[THE REQUEST]: Can you print every one of the items below word for word, leaving the pictures out of your answer?

Extracted items:

>>>>>

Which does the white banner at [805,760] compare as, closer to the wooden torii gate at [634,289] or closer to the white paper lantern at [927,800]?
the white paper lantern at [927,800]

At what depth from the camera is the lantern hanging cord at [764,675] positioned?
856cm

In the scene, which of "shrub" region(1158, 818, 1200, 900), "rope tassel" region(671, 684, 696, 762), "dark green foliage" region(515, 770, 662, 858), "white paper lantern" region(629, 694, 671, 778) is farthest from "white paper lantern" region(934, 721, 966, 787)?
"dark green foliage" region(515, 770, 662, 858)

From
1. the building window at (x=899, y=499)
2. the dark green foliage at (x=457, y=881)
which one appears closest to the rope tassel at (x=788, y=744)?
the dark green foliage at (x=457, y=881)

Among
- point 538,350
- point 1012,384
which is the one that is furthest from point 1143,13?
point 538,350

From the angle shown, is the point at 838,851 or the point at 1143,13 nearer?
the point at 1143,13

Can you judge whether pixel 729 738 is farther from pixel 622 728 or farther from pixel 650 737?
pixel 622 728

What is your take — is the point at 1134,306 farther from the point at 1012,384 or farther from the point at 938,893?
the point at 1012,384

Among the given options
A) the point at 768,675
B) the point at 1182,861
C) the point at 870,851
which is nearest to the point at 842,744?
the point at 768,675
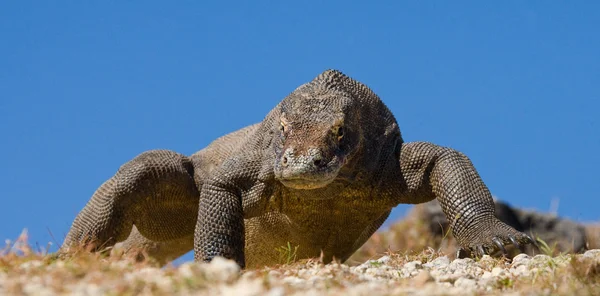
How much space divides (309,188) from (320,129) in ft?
2.35

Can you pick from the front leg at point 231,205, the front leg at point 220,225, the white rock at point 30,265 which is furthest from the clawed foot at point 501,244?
the white rock at point 30,265

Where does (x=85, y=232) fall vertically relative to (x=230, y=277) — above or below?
above

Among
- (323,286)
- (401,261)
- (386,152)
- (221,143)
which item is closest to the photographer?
(323,286)

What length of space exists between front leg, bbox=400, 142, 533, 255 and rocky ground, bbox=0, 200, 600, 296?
0.30m

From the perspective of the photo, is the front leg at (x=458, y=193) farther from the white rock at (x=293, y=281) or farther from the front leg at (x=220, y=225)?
the white rock at (x=293, y=281)

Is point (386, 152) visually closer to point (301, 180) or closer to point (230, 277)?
point (301, 180)

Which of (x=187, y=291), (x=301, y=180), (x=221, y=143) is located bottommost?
(x=187, y=291)

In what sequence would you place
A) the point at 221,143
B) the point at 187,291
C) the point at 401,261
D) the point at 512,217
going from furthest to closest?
the point at 512,217
the point at 221,143
the point at 401,261
the point at 187,291

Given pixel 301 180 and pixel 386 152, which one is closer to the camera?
pixel 301 180

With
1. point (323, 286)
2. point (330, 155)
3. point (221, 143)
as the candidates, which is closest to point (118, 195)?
point (221, 143)

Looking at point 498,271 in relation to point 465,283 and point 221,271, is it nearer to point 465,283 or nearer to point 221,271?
point 465,283

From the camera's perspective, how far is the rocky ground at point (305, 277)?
593 cm

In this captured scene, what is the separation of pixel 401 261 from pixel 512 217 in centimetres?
1131

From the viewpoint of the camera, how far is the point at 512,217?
21.1 metres
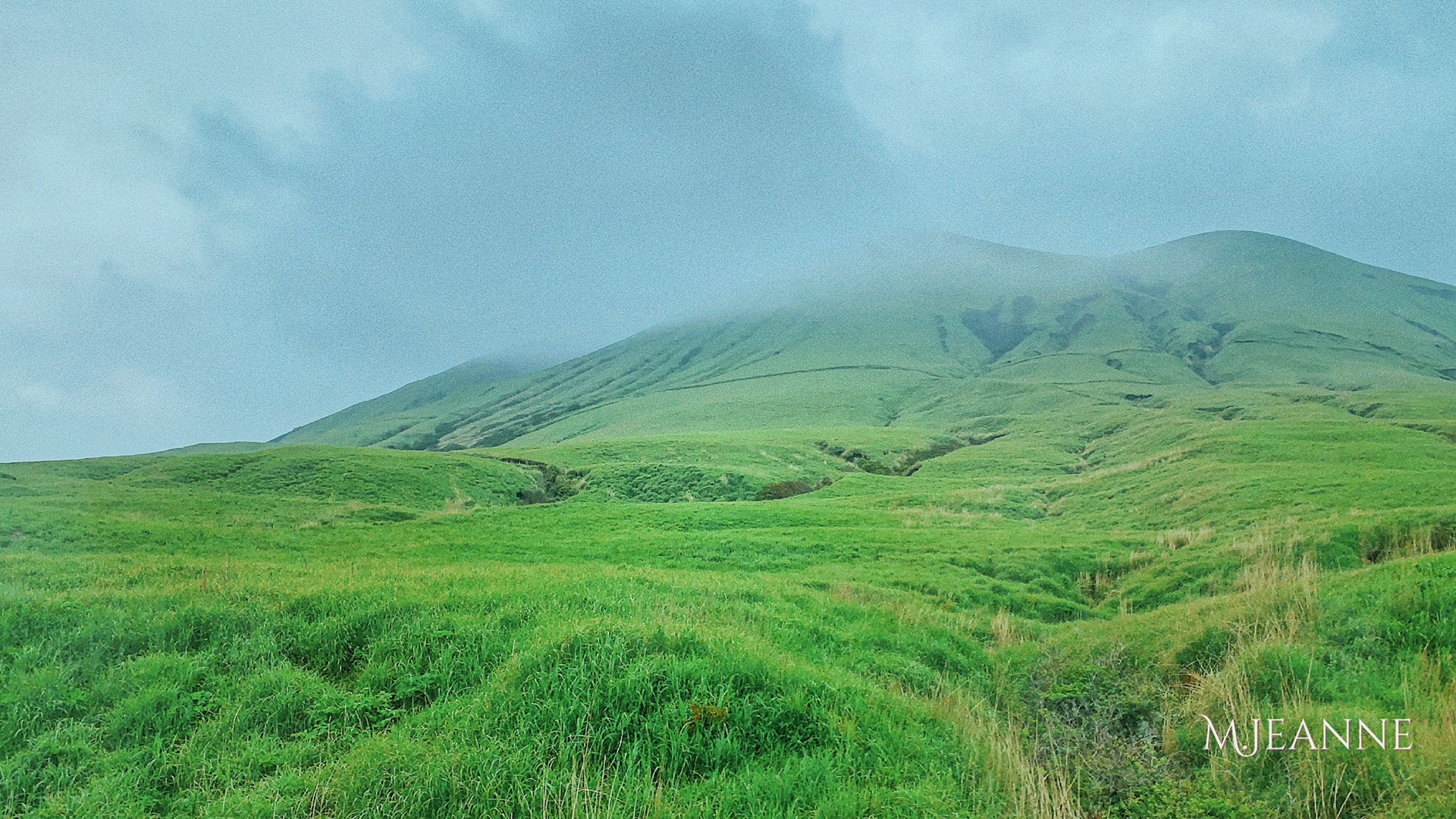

<<<<<

[ANSWER IN FULL]:
Which does the white banner at [805,760] compare as, closer to the wooden torii gate at [634,289] or closer to the white paper lantern at [927,800]?
the white paper lantern at [927,800]

At what depth from the camera is the lantern hanging cord at [764,675] positioned?
856cm

In the scene, which of "shrub" region(1158, 818, 1200, 900), "rope tassel" region(671, 684, 696, 762), "dark green foliage" region(515, 770, 662, 858), "white paper lantern" region(629, 694, 671, 778) is farthest from "white paper lantern" region(934, 721, 966, 787)?
"dark green foliage" region(515, 770, 662, 858)

From
1. the building window at (x=899, y=499)
2. the dark green foliage at (x=457, y=881)
which one appears closest to the rope tassel at (x=788, y=744)?
the dark green foliage at (x=457, y=881)

Among
- point 538,350
- point 1012,384
which is the one that is furthest from point 1143,13?
point 538,350

From the angle shown, is the point at 838,851 or the point at 1143,13 nearer?
the point at 1143,13

Can you judge whether pixel 729 738 is farther from pixel 622 728 or farther from pixel 650 737?
pixel 622 728

What is your take — is the point at 1134,306 farther from the point at 1012,384 or farther from the point at 938,893?
the point at 1012,384

Among the given options
A) the point at 768,675
B) the point at 1182,861
C) the point at 870,851
which is nearest to the point at 842,744?
the point at 768,675
How much space divides (309,188) from (320,129) in ft?
2.35

Can you pick from the front leg at point 231,205, the front leg at point 220,225, the white rock at point 30,265 which is furthest from the clawed foot at point 501,244?
the white rock at point 30,265

Where does (x=85, y=232) fall vertically relative to (x=230, y=277) — above or below?
above

Among
- (323,286)
- (401,261)
- (386,152)
- (221,143)
which item is closest to the photographer?
(323,286)

What length of space exists between front leg, bbox=400, 142, 533, 255 and rocky ground, bbox=0, 200, 600, 296?
0.30m

From the perspective of the photo, is the front leg at (x=458, y=193) farther from the white rock at (x=293, y=281) or farther from the front leg at (x=220, y=225)?
the white rock at (x=293, y=281)

Is point (386, 152) visually closer to point (301, 180) or closer to point (230, 277)?
point (301, 180)

Which of (x=187, y=291), (x=301, y=180), (x=221, y=143) is located bottommost?
(x=187, y=291)

In what sequence would you place
A) the point at 221,143
B) the point at 187,291
C) the point at 401,261
D) the point at 512,217
going from furthest to closest?
the point at 512,217
the point at 221,143
the point at 401,261
the point at 187,291

Given pixel 301 180 and pixel 386 152, which one is closer to the camera?
pixel 301 180

With
1. point (323, 286)
2. point (330, 155)
3. point (221, 143)
as the candidates, which is closest to point (118, 195)?
point (221, 143)

Looking at point 498,271 in relation to point 465,283 and point 221,271, is it nearer to point 465,283 or nearer to point 221,271?
point 465,283

From the camera's perspective, how far is the rocky ground at point (305, 277)?
593 cm

In this captured scene, what is the separation of pixel 401 261 from pixel 512 217 in centimetres?
1131

From the viewpoint of the camera, how far is the point at 512,217?
21.1 metres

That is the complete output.